Friday, April 12, 2019

Spring Blizzards and Air Force Memories


As we endure yet another Spring blizzard, I recall my arrival in this part of the world many years ago.  I remember the day well.  It was May 17, 1968.   I flew into Minot North Dakota wearing shorts and a short sleeve shirt to discover it was snowing.  I wondered what planet I had landed on, and what I had gotten myself into.  I was nineteen years old, in the Air Force, young, naïve, and lost.  I even wrote Senator Javits in New York to get me out of this place.  My letter did not work.


I came to be in Minot because the Air Force had promised to show me the world.  They did not.  I was first sent to San Antonio, Texas, Lackland Air Force Base for basic training.  I was barely 18, Jewish and in Texas.   Basic training was a kind of reparenting.  I was the youngest in my unit and frightened.  We were told again and again, “There’s a right way, a wrong way and our way.  And our way is the right way.”  No questions were allowed.  It took me quite awhile to adjust.  They shaved our heads, gave us a uniform, and began shouting orders.  I was young and scared.  What was I doing here?  Then I remembered.  I had joined the Air force to run away from home and I had succeeded.  But where had I landed?


I was transferred next to Biloxi Mississippi, another hub of Jewish activity, for radar training.  From there I was sent to a remote isolated radar base in Iceland.  After spending a year there, my final assignment for the next two and a half years was Minot.


Stationed at a radar base south of Minot, I did my job as a radar operator but was in truth a New York Jew in North Dakota, a fish out of water with few other fish and not much water around.  And I say again, I was young and lost, trying to figure out who I was and what to do with my life.
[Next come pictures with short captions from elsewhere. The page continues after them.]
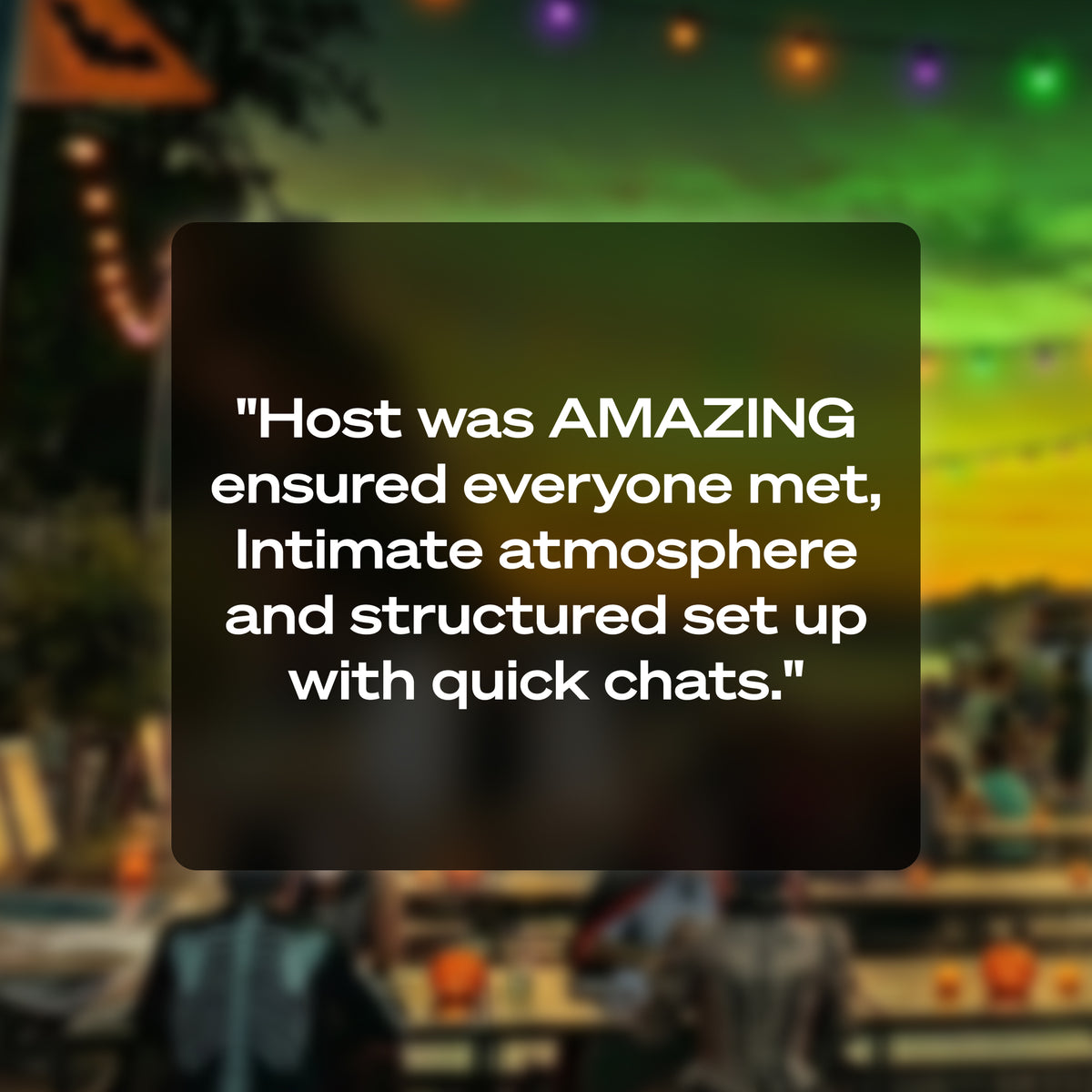 Sunset Speed Dating (Spooky Edition) 30-45, October 24th - Fort Lauderdale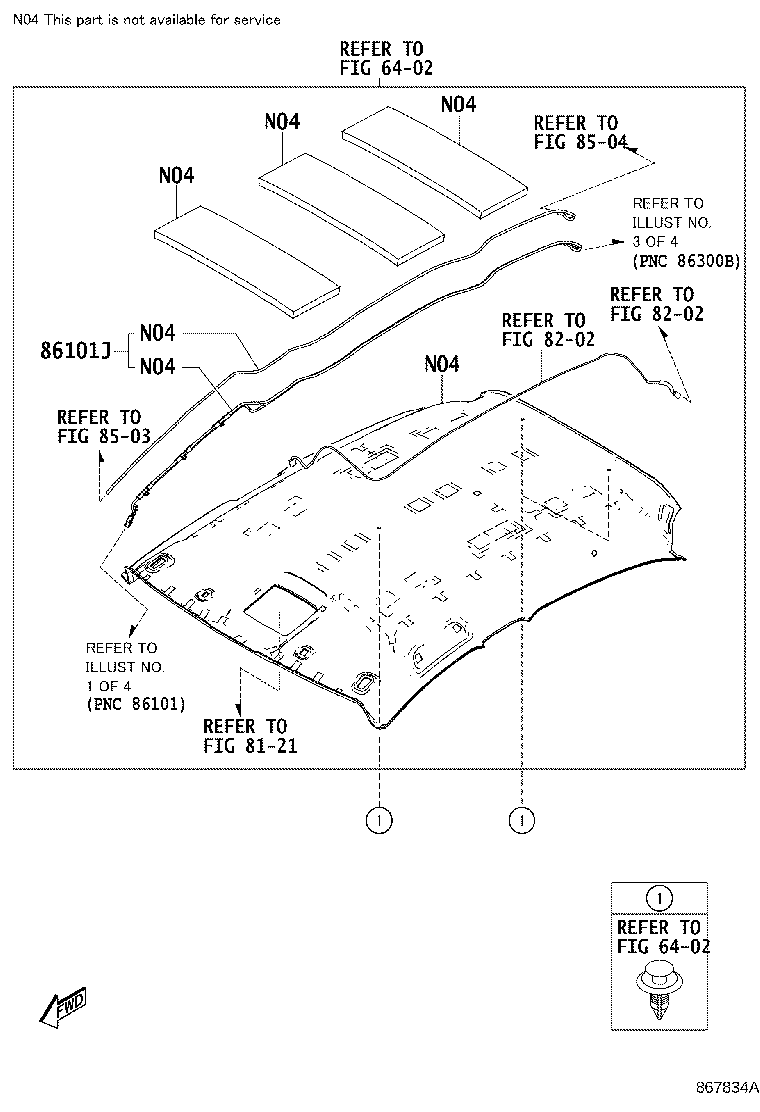 Thumbnail 4 for 86101-WB007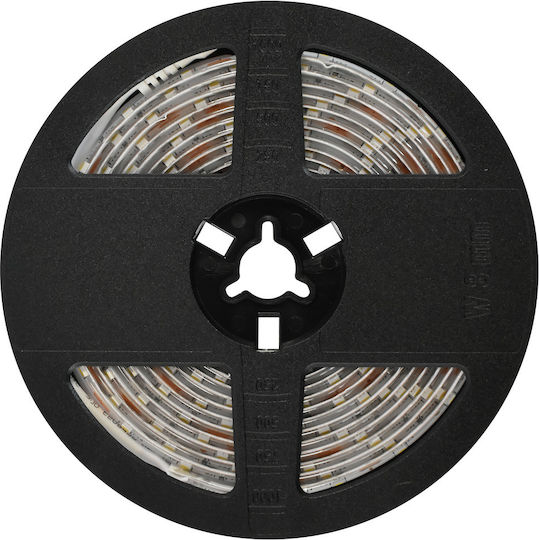 Eko Light Rezistent la apă Bandă LED Alb Natural Lumină 0.5m cu Sursă de alimentare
For all the craziness of the Air Force years, I tip my hat to them.  They forced me to grow up. They taught me to make a bed, to shave, to drive a car, most important to be disciplined and to not always think I was right.  This was also a time when I acquired many questions about life, faith, war and God. 
      

It’s been quite a trip for this Jewish boy from the Bronx.  I ran away from my home, my religion and my community only to return years later and know the place and tradition for the first time.  T. S. Eliot was right, “We shall not cease from exploration, and the end of all our exploring will be to arrive where we started and know the place for the first time.”


By the way, while I did not settle down in Minot, I came to love this part of the world, the open skies and beautiful plains, and of course the four uncertain inconsistent indistinct seasons that make up our lovely weather.